YESTERDAY was Father’s Day, and across the country, the men who have played a part in raising children were celebrated.

It is a day to honour those who have tried their hardest to do their best for their families.

That can sometimes be in challenging circumstances – and it is an apt reminder for those men to redouble their efforts for those in need.

There is a tragic story in today’s Tribune that tells the story of some of those challenging circumstances.

Elron Johnson was shot and killed on Thursday night as he took part in an attempted robbery on a restaurant. He was 17.

We say tragic because it is all such a waste – but Elron chose to be in that position. He was one of two people who entered the establishment armed with a firearm and demanded cash.

Every customer who was present, every staff member who was working, was put in fear for their lives by the choices of those two, one of which was Elron.

An off-duty police officer intervened, there was an exchange of gunfire, and Elron is dead.

Listening to his father in today’s Tribune, he tried to steer his son away from such a situation.

He said the night before Elron was killed, he pleaded with him to turn his life around.

He said Elron said “he understands why he saying that” but the message did not stop Elron from taking part in an attempted robbery the next night.

Elron, a 17-year-old, was also himself a father.
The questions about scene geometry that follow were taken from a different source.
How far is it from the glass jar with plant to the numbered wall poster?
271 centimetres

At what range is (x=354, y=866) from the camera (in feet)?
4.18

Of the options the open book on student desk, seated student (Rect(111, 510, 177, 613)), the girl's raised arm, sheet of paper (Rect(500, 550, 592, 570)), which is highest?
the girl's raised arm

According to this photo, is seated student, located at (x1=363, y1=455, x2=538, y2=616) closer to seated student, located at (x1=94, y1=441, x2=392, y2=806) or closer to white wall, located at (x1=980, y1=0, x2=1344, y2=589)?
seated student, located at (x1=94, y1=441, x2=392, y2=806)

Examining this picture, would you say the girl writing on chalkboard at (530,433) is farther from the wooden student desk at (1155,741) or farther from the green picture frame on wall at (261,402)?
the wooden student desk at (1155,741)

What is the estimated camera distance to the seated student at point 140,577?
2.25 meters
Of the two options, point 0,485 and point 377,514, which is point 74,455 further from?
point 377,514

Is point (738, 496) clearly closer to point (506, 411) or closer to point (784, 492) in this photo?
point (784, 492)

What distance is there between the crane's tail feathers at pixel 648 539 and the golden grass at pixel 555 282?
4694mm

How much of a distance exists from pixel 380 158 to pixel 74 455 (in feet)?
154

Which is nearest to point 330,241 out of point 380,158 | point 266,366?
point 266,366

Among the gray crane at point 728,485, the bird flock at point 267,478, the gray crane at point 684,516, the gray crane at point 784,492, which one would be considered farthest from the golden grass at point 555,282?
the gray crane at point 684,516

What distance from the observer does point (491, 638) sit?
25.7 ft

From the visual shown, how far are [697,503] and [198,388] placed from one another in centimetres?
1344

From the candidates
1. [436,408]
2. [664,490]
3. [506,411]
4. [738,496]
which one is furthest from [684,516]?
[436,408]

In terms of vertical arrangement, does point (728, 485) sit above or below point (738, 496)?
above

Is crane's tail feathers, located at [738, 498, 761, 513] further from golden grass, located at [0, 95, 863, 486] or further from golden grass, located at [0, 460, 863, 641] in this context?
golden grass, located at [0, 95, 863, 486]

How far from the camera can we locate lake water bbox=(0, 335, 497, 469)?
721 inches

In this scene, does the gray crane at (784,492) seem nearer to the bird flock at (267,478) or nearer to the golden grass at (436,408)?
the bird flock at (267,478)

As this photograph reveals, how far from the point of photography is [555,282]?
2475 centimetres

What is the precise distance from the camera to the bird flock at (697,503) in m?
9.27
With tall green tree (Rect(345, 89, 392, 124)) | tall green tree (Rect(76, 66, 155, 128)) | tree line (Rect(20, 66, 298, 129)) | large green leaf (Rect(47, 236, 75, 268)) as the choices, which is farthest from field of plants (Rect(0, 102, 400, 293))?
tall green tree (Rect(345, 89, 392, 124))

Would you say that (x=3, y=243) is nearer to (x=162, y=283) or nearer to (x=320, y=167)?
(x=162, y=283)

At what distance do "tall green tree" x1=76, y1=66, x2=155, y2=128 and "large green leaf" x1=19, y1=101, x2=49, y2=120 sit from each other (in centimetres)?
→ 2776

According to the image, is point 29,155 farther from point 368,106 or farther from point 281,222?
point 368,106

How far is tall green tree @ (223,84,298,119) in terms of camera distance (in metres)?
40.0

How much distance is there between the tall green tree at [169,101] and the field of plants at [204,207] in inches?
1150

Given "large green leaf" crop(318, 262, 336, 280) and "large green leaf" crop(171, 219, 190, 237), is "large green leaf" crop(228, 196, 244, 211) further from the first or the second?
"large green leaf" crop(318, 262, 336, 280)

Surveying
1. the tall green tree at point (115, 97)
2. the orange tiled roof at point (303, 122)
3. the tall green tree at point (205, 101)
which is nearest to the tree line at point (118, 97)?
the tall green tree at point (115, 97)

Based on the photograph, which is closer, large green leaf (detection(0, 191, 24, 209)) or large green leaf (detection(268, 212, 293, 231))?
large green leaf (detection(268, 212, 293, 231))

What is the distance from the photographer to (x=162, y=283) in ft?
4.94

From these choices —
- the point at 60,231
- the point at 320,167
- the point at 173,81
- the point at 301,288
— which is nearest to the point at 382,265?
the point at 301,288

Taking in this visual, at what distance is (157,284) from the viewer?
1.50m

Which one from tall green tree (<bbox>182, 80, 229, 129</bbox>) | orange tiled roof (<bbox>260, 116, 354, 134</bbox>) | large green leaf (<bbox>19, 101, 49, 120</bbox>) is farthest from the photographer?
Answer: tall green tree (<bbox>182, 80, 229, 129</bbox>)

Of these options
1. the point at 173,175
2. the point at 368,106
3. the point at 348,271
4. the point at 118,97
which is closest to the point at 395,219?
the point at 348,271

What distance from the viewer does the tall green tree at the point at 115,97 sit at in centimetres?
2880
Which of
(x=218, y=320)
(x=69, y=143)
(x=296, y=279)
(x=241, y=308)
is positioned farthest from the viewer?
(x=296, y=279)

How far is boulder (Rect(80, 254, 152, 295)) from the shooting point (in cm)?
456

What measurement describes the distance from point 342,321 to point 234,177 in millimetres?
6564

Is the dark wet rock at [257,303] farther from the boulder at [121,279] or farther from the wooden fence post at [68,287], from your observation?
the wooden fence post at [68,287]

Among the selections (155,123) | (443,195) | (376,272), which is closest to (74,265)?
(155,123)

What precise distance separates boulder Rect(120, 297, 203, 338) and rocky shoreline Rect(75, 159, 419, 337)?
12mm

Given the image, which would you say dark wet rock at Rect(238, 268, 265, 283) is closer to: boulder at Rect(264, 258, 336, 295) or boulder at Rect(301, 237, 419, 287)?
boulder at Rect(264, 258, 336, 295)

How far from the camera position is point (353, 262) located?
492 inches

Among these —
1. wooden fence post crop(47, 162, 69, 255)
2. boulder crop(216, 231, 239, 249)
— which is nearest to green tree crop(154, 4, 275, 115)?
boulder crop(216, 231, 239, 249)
He leaves behind a child and a pregnant girlfriend.

Too young a parent, too young to die.

The choices Elron made led him on the path to that robbery. Those choices led him to the short life he lived. His father tried to show him another way – as fathers should.

Elron is not the only one out there in such a situation. We know there are too many robberies. We see young men appearing before the courts all the time. We see too many of them in body bags at murder scenes on the streets.

How can we reach the other Elrons? How can we, like Elron’s father, try to steer others away from a path of crime, a path of violence? How can we make them see that it is wrong to subject people to the terror of someone walking into a business and waving a gun? For those young men who are parents already themselves, how can we make them realise they will never see their children grow up if they take this path?

Elron’s mother said her child is dead “because of the friends he keeps”. How do we make a generation choose not to be with those friends?

The simple truth is that for many this is a fight that is failing. Gangs provide something in these young men’s lives they cannot find elsewhere. A sense of belonging. A sense of, perhaps, achievement in the respect from other gang members. It is a castle built on sand, ready to crumble in the face of violence, the courts, trouble with police and a thousand other troubles being part of what a gang brings.

But perhaps there is a layer of support we are not offering – and that is for the fathers, and the mothers too. As we try to reach out to these young men to steer them onto a different path, we should also reach out to their families.

Sometimes, they will not know what to say, how to say it or where to turn for help in giving their children the chance of redemption. And perhaps they need that lifeline.

Make no mistake – these young criminals are wrong. They have no right to inflict suffering on others as they so often do. There can be another way. But they have to choose it – or they may just pay the price.

Comments

mandela says...

Education is the key and the only way out, a more intense focus needs to be geared solely towards young men in schools starting from primary school. As the saying goes "When you're dumb you're dangerous" The one thing we don't need as a nation is a society or a generation of uneducated young men with no understanding or comprehension of the consequences of their choices.